Bir şiir kitabını okuyup sevdikten sonra ilginçtir o kitabın şairini daha bir sevmeye başlıyor insan. Neden acaba? Sizi yormadığı için olabilir. Şairin yazdıkları ile sizin beklenti halindeki zihninizin ve yüreğinizin bir dört yol ağzında karşılaşmasına benzer bir durum yaşadığınız için de olabilir. 2012’de yayımlanan Yeryüzüne Dağılan isimli şiir kitabına Hece dergisinde uzun bir yazı yazdığımı hatırlıyorum. Bu şiirlerde Ali Emre bütün bir insanlık coğrafyasının acılarına ve şanlı insanlık direnişine kadar uzanıyordu. Hamasetten uzak, düşünce ile duyarlığın hassas dengesini çok iyi kurmuş şiirlerdi bunlar.

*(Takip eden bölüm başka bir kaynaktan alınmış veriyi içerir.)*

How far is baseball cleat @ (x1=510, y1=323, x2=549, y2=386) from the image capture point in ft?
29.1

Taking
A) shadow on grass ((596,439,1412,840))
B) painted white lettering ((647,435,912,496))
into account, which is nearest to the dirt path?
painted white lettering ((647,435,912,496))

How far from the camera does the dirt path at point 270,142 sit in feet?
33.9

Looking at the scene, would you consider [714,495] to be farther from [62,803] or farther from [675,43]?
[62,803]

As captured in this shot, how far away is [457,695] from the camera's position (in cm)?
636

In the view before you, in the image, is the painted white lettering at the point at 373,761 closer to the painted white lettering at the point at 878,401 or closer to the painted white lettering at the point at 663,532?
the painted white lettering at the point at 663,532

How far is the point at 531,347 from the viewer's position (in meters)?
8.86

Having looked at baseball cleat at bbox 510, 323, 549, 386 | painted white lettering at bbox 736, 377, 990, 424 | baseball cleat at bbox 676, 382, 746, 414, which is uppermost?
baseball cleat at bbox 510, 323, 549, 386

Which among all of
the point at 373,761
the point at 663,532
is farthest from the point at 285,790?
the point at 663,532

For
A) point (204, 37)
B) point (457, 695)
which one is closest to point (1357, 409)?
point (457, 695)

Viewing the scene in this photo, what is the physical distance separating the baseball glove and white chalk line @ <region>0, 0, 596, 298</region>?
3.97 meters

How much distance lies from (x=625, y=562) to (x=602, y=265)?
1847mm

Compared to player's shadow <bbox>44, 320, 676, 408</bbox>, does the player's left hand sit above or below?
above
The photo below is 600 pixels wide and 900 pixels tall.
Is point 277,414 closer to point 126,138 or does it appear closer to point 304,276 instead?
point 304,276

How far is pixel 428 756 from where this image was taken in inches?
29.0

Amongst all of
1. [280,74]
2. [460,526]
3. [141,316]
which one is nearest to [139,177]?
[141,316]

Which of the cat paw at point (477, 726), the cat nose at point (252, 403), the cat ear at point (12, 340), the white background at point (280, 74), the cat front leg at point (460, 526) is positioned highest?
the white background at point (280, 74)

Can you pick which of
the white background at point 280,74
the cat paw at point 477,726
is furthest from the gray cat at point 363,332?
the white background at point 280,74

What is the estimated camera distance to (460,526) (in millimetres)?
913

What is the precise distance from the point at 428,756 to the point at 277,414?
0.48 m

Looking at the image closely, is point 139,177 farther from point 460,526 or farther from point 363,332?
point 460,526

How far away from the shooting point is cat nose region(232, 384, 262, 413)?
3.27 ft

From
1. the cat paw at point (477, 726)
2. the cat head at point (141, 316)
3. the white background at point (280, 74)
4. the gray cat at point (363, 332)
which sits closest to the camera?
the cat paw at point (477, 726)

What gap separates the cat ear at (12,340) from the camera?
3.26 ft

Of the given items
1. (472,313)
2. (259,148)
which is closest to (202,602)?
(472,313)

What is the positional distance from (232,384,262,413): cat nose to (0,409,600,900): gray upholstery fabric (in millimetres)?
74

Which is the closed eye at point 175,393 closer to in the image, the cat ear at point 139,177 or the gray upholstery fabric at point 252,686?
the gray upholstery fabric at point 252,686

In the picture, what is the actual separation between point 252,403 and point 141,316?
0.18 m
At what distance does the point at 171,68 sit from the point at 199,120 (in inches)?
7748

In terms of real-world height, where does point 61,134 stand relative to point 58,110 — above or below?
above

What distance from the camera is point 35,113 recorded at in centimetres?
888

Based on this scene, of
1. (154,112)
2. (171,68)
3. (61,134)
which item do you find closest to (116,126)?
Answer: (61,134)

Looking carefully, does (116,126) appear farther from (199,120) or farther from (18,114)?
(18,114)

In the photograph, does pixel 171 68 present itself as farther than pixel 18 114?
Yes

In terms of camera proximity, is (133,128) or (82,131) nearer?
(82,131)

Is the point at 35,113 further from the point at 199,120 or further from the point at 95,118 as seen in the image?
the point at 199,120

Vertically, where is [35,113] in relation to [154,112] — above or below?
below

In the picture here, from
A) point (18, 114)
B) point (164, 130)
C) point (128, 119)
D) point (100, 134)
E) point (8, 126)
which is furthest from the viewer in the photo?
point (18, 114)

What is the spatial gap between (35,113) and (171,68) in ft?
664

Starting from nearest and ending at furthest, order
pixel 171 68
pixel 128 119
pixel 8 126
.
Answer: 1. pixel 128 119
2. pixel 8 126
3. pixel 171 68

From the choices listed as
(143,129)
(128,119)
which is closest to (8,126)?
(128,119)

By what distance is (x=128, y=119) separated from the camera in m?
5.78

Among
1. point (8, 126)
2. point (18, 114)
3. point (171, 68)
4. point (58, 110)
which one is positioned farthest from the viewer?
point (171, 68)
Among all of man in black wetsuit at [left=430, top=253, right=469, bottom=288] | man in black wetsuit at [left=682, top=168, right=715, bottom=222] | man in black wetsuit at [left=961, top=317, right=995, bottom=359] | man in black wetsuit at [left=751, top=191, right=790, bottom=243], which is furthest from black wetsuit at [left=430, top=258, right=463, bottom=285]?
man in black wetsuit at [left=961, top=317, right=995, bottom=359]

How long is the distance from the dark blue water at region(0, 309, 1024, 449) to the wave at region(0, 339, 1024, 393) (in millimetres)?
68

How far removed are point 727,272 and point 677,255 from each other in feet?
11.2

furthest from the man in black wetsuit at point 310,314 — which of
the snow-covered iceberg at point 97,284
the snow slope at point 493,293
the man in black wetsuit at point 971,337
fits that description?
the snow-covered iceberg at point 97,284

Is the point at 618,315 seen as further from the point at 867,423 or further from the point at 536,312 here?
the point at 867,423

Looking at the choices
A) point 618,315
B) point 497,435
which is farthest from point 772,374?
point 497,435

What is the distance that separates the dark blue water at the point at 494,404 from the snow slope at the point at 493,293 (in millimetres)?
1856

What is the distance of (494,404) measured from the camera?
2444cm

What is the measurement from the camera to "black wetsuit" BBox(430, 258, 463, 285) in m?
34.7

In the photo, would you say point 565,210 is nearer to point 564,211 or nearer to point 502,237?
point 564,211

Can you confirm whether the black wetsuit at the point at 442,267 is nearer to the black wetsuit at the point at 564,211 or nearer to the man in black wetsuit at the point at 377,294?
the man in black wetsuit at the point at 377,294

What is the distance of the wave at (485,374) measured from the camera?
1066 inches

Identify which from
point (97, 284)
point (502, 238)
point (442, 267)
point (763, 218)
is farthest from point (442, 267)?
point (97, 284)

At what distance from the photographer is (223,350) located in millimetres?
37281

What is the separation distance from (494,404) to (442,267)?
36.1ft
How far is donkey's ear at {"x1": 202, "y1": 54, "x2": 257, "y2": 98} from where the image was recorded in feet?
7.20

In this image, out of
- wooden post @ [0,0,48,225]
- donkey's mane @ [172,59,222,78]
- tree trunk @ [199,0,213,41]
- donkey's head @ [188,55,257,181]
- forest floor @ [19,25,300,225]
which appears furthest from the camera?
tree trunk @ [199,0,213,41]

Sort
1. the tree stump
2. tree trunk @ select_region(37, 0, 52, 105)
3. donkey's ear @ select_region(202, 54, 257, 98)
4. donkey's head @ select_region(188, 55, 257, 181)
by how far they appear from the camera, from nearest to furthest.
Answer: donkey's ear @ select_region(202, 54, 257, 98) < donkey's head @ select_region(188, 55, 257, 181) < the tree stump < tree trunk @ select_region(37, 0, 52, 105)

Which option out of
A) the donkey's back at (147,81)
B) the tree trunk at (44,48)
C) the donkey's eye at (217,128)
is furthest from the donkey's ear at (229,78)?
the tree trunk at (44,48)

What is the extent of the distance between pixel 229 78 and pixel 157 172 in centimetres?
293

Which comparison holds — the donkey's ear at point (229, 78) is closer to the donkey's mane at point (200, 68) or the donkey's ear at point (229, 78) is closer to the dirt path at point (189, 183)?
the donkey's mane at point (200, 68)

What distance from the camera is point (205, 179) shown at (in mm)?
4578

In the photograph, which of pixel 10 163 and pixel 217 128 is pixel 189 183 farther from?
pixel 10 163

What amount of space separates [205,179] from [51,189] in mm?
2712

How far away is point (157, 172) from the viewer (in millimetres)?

Bir şair şiir yazmadığı zamanlar ne yapar? Herhalde hikâye yazar, inceleme ve eleştiri yazıları ya da roman yazar. Bunu Ali Emre için de söyleyebiliriz. Özellikle son zamanlarda tarihi şahsiyetler eksenli yazdığı romanları bir şairin kemal seviyesinin ürünleri kabul edebiliriz. Nurettin Zengi/Şarkın Kandili ve Selahaddin/Şarkın Kartalı romanlarını, üzerine müstakil yazılar yazılması gereken yakın geleceğin şark klasikleri olmaya aday kitapları saysak yeridir. Şairin bereketli geçen yıllarının en anlamlı nişanesi kuşkusuz son şiir kitabı Çeyizime Bir Kefen oldu. Bu kitap adını, şairin, Gazze şeridinde şehit edilen 21 yaşındaki gönüllü Filistinli hemşire Rezzan En Neccar için yazdığı şiirden almıştır. Yastan Bir Ev, Belimi Büken ve Şerefin Bin Kitabı başlıklı üç bölümden oluşan kitabın bir iki istisna hariç bütünde uzun mısralı, geniş soluklu şiirlerin atmosfere hâkimiyeti dikkat çekiyor. Modern bir ağıt da sayılabilecek Kapılara Çıkma Artık başlıklı şiir, şiire başlık olan dizelere işaret ederek noktalanmayı deniyor, lakin şiir başka bir mecradan daha gür olarak akmaya devam ediyor gibi: “Kapılara çıkma artık, çeyizime bir kefen bırak / Gözünün ışığı söndü baba, evinin meleği öldü.” Bir kitapta ilk bakış önemlidir ilkesine güvenerek hareket edersek şunu söyleyebiliriz, Ali Emre’nin önceki şiirlerinde olduğu gibi bu kitaptaki şiirlerinde de meşum geçmişe karşın tarihe iz bırakmış insan portrelerinden oluşan şanlı mazi vurgusu çok belirgin. “Şimdi” zamanı ve geleceği koruma bir direniş ruhuna dönüşüyor şiirlerde. Örneğin, “okul aile birliği yoktu beğendiğini asıyordu o buzul devlet / bir baş soğan bile etmiyordu, ilmihalin övdüğü merhamet” dizeleri dünün duvarına asılmış posterlerle birlikte aynada aksini gören bir şimdiki zamana işaret ediyor gibidir.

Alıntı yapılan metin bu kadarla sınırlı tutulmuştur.